The heads of the consortium of six private construction firms that won the $48 million contract, which came to be known as “the Big Six,” weren’t the kind of business leaders who would appear on a presidential jobs commission today. Idaho builders Harry Morrison and Morris Knudsen (of Morrison-Knudsen), Utah Construction’s Bill Wattis, and California road-makers Henry Kaiser and Warren Bechtel (whose company later became the bête noire of the American Left) had all left school early to do manual labor. Kaiser had quit at 14; as a teenager, Bill Wattis had pounded rail spikes for the Union Pacific Railroad; Pacific Bridge’s Charlie Shea smoked foul-smelling cigars and dressed like one of his workmen.

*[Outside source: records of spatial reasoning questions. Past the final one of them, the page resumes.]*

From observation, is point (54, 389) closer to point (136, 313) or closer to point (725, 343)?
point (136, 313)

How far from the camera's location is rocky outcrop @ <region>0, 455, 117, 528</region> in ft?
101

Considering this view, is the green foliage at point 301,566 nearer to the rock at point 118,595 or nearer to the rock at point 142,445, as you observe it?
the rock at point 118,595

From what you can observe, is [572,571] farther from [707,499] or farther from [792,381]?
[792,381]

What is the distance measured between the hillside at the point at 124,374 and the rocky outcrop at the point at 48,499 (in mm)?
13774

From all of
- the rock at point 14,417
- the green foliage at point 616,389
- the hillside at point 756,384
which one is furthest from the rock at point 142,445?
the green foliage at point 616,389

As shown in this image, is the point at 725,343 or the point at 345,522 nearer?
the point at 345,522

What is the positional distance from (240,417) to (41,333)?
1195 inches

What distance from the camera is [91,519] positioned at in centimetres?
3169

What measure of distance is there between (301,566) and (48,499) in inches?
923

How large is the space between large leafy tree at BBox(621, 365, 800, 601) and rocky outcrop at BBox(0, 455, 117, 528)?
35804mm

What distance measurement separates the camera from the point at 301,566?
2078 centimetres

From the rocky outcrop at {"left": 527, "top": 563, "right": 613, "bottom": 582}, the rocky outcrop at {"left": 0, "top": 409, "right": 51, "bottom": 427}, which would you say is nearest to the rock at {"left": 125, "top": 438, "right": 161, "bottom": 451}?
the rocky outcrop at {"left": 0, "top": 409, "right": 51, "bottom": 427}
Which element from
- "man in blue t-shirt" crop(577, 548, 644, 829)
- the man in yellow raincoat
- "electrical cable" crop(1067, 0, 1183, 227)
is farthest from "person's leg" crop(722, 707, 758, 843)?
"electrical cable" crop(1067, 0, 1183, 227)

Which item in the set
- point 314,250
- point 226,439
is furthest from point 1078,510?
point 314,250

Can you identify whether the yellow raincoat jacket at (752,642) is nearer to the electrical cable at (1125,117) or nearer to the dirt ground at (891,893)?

Only the heads of the venerable San Francisco construction firm Kahn and MacDonald had ever attended college, and Alan MacDonald had been such a misfit that he was fired from 15 different jobs before partnering with Felix Kahn.

Indeed, in 1931, only Morrison and his architect Frank Crowe knew much about building dams (at one point Kahn and MacDonald had tried their hand at it and failed).

But what they all did have was experience in big construction projects and mines, and a dedicated knack for doing the impossible. They and their workers and engineers built not only the dam, but also all the roads, railways, and other infrastructure necessary to bring in their equipment and materials. Kaiser and his partners even built an entire town (today’s Boulder City) to house their 5,200-strong work force.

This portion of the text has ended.